Another possibility is to intercept cucumber exit code and echo a clear message saying the job has some failure and craft an URL pointing to the test report. Something like:

bundle exec cucumber --backtrace --verbose --profile ci --tags @en.wikipedia.beta.wmflabs.org || (echo -e "\nJob as failed (exit code: $?).\nSee test report at $BUILD_URL/testReport/\n")

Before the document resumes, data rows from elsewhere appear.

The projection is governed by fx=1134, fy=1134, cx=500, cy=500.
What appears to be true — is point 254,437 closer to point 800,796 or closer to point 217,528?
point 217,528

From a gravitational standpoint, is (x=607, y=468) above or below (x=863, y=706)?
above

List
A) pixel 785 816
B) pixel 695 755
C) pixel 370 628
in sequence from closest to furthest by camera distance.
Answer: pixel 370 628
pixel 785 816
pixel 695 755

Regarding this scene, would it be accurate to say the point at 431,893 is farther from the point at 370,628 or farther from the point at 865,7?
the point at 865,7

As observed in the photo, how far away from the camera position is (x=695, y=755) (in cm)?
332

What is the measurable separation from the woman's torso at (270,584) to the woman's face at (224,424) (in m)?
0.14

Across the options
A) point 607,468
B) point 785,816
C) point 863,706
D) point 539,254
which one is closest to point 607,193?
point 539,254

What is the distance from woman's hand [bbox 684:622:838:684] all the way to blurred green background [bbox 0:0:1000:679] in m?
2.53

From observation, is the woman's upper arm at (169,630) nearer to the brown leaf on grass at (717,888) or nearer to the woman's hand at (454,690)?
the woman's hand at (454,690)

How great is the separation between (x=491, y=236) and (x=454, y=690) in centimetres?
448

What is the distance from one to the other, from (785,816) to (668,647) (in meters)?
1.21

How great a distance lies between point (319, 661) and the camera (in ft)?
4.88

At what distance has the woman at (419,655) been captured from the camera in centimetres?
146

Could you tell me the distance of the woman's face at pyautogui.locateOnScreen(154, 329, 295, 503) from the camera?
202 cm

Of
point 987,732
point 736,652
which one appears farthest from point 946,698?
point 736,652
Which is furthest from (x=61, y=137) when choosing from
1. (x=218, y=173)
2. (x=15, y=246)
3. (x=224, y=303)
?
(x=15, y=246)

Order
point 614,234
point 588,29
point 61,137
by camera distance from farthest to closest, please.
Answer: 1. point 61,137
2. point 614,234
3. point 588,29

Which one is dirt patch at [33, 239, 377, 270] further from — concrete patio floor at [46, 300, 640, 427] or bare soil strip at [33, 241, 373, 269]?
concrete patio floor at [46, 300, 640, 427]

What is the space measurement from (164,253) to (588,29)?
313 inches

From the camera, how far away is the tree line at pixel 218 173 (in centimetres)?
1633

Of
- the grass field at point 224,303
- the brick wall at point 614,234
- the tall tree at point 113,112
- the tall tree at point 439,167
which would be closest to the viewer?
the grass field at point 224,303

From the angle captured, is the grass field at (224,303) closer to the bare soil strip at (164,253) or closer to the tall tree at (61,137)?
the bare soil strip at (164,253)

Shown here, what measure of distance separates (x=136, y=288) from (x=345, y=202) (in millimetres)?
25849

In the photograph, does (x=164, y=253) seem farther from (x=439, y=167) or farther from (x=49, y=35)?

Jenkins env variables are listed at:

https://wiki.jenkins-ci.org/display/JENKINS/Building+a+software+project#Buildingasoftwareproject-JenkinsSetEnvironmentVariables

Change 110345 had a related patch set uploaded by Zfilipin:
Increases verbosity of Cucumber output

https://gerrit.wikimedia.org/r/110345

Change 110345 merged by Cmcmahon:
Increases verbosity of Cucumber output

https://gerrit.wikimedia.org/r/110345

Chris has noticed this:

...
@en.wikipedia.beta.wmflabs.org @test2.wikipedia.org
Feature: File

Scenario: Anonymous goes to file that does not exist         # features/file.feature:15
  Given I am at file that does not exist                     # features/step_definitions/file_steps.rb:12
  Then page text should contain No file by this name exists. # features/step_definitions/page_steps.rb:123

@login
Scenario: Logged-in user goes to file that does not exist   # features/file.feature:20

too many connection resets (due to Net::ReadTimeout - Net::ReadTimeout) after 0 requests on 70344678247960, last used 120.314153617 seconds ago (Net::HTTP::Persistent::Error)
...

1: https://wmf.ci.cloudbees.com/job/browsertests-en.wikipedia.beta.wmflabs.org-linux-firefox/622/console

The next step we need to do is to download all xml files from ws/reports/junit/ folder when a job fails but no tests fail. We should inspect the xml files and figure out if the failure is recorded there and Jenkins is not seeing it, or if the failure is not reported there for some reason.

The latest example:

https://wmf.ci.cloudbees.com/view/uls/job/UniversalLanguageSelector-language-browsertests.wmflabs.org-linux-firefox/40/console

...
Scenario: Applying the live preview of interface font # features/font_selection_default_enabled.feature:44

bad URI(is not URI?):  (URI::InvalidURIError)

...

The scenario is marked "skipped" instead of "failed":

https://wmf.ci.cloudbees.com/view/uls/job/UniversalLanguageSelector-language-browsertests.wmflabs.org-linux-firefox/40/testReport/(root)/Font%20selection/Applying_the_live_preview_of_interface_font/

From TEST-features-font_selection_default_enabled.xml (attached):

...
<testcase classname="Font selection" name="Applying the live preview of interface font" time="65.901432">

<skipped/>
<system-out/>
<system-err/>

</testcase>
...

Created attachment 14821
junit xml file generated by cucumber

Attached:

(In reply to Nemo from comment #22)

Same, right?
https://integration.wikimedia.org/ci/job/mediawiki-core-phpunit-databaseless/23010/consoleFull

That one is a PHP segfault tracked by bug 62623 and is completely unrelated.

Chris, I do not remember seeing this since we moved to wikimedia jenkins. Can this be resolved as fixed?

Looks like this is fixed. Please reopen if the problem happens again.